TASK ITEM | This exercise asks for an exact copy of every entry below, with pictures omitted.
[DATA UNDER STUDY Boundary: Start]
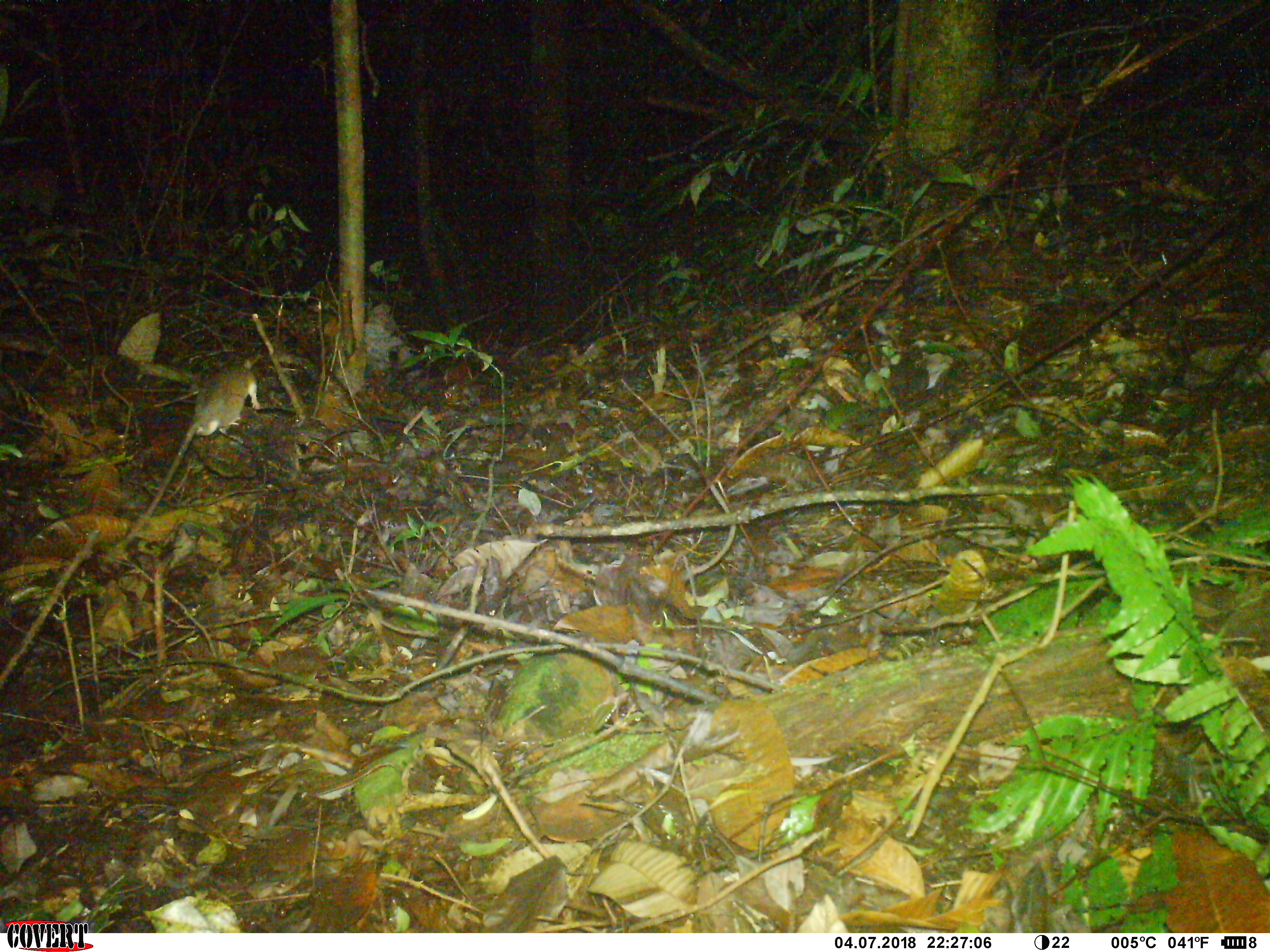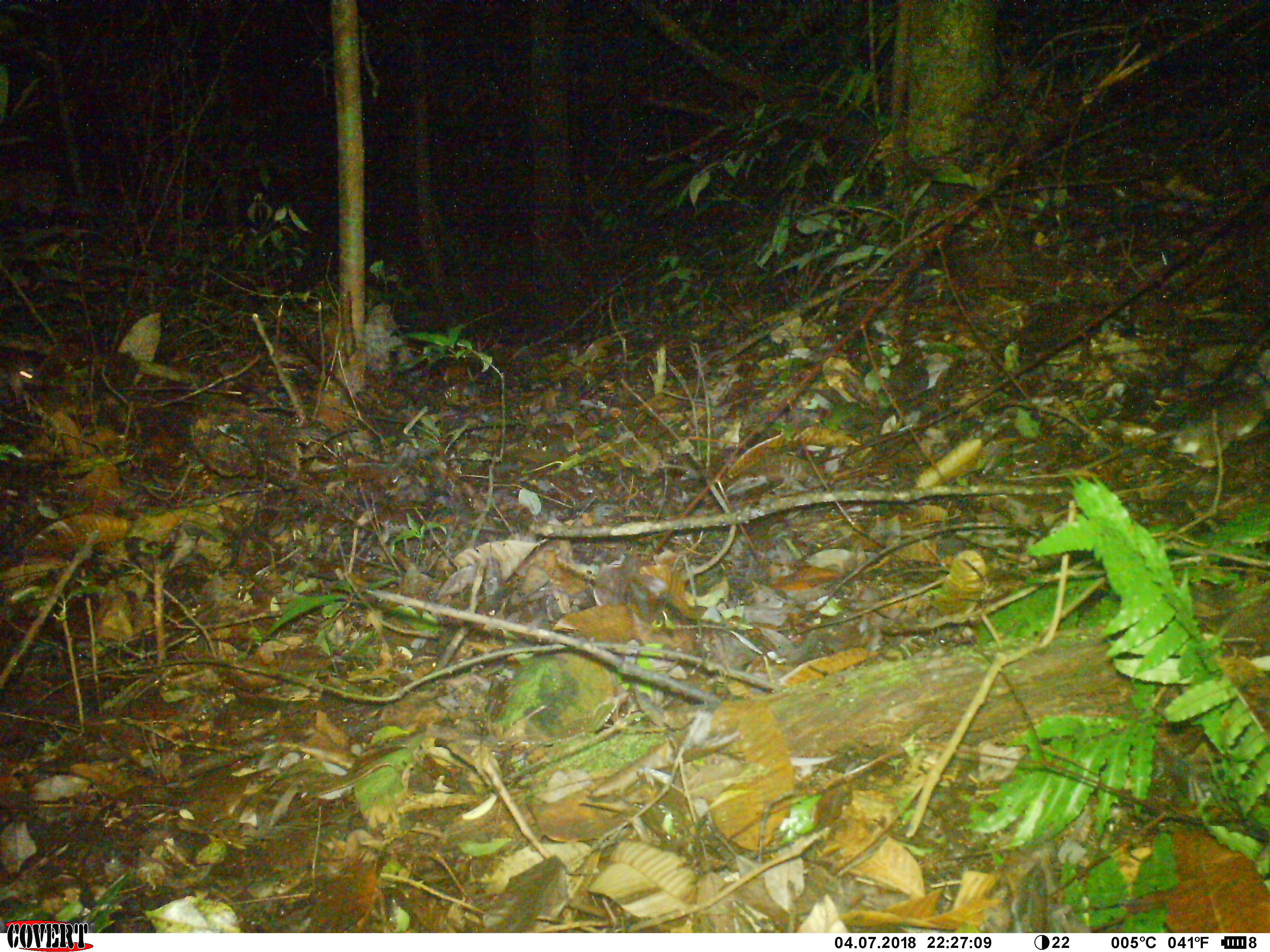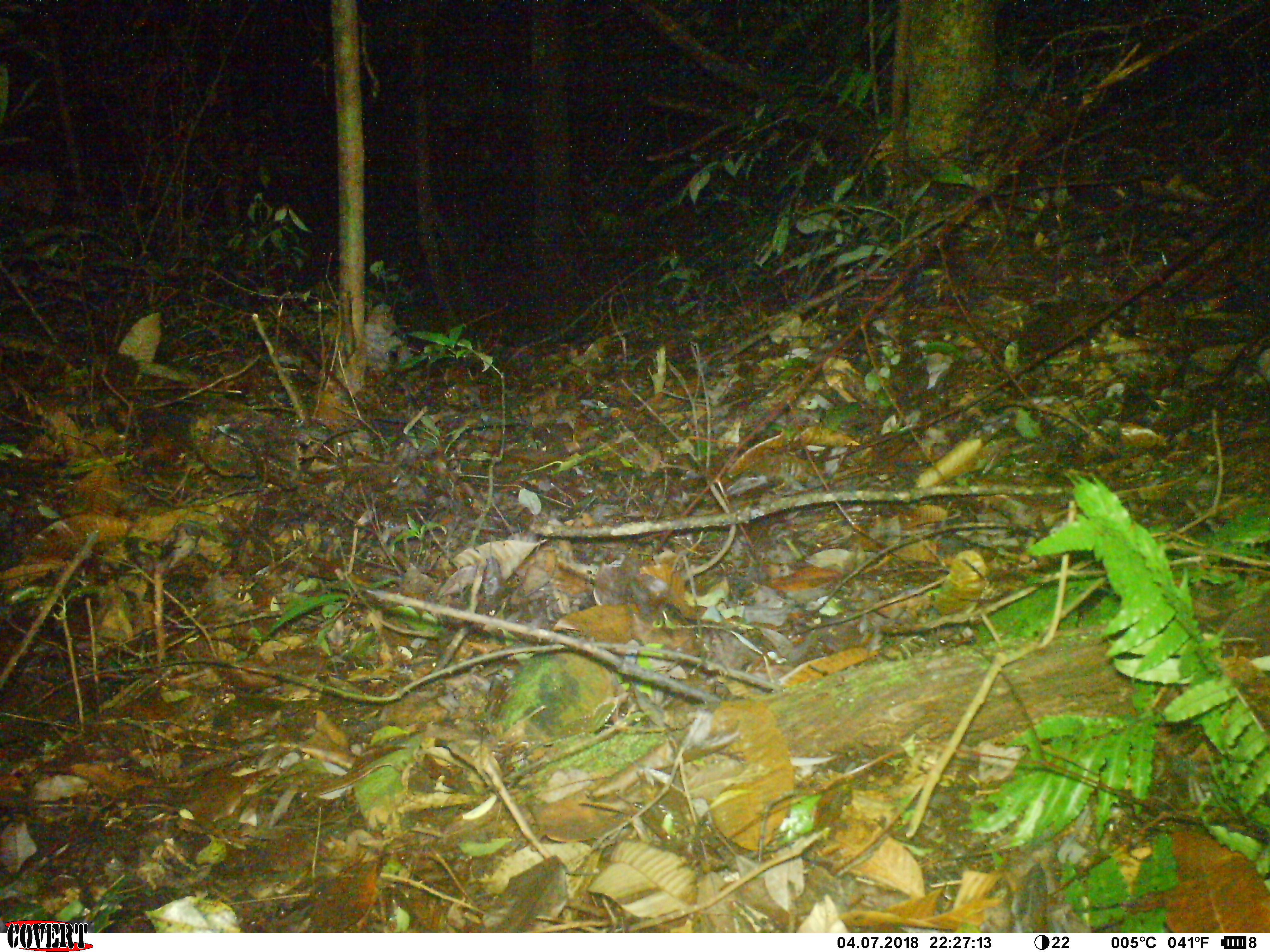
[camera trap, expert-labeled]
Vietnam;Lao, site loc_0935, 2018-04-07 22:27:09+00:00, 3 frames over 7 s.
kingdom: Animalia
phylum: Chordata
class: Mammalia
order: Rodentia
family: Muridae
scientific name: Muridae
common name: old-world mice and rats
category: unidentified murid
Unidentified murid (old-world mice and rats) (Muridae). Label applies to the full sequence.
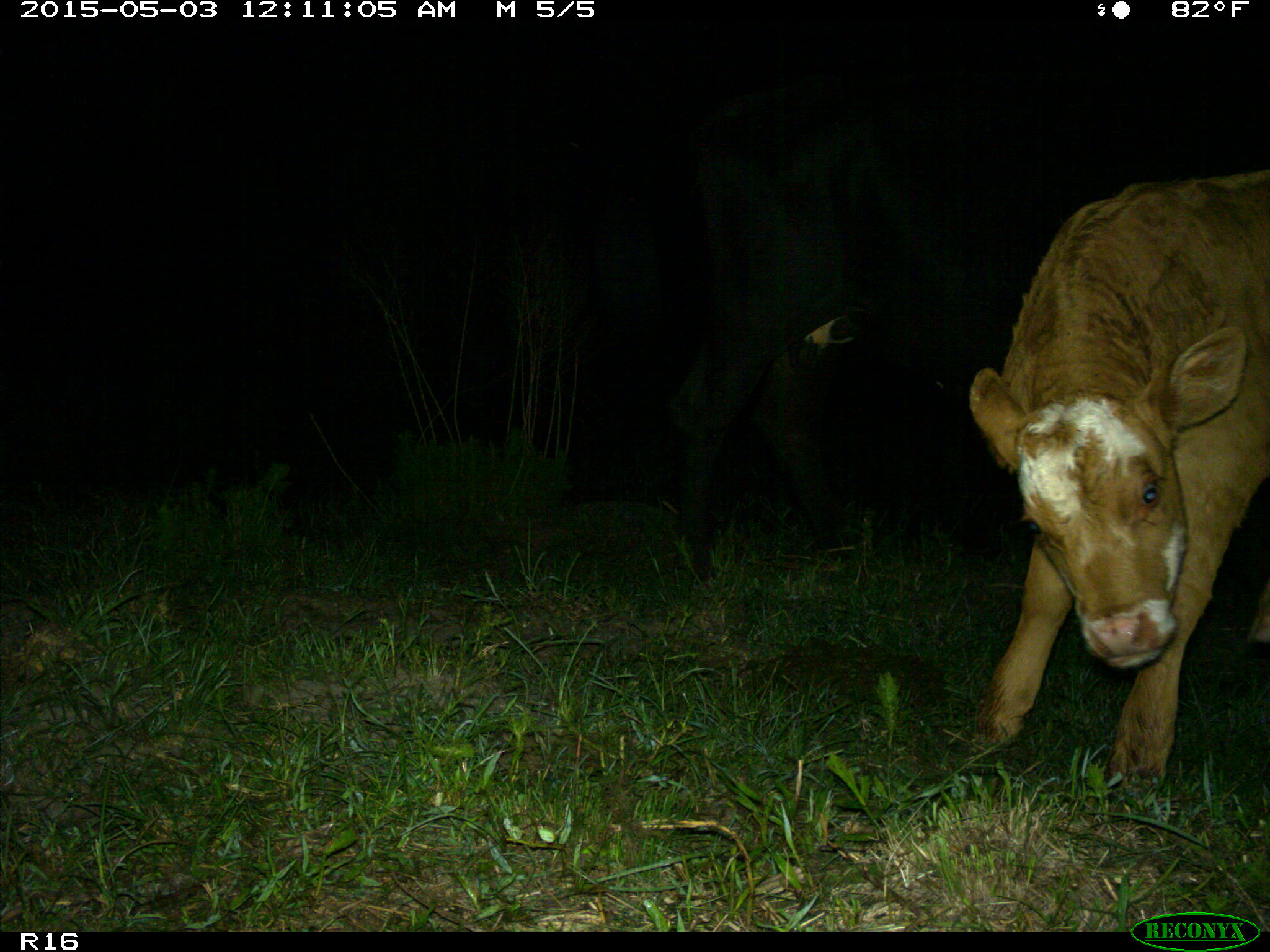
[DATA UNDER STUDY Boundary: End]
OUTPUT OF THE TASK |
[camera trap, expert-labeled]
Vietnam;Lao, site loc_0935, 2018-04-07 22:27:09+00:00, 3 frames over 7 s.
kingdom: Animalia
phylum: Chordata
class: Mammalia
order: Rodentia
family: Muridae
scientific name: Muridae
common name: old-world mice and rats
category: unidentified murid
Unidentified murid (old-world mice and rats) (Muridae). Label applies to the full sequence.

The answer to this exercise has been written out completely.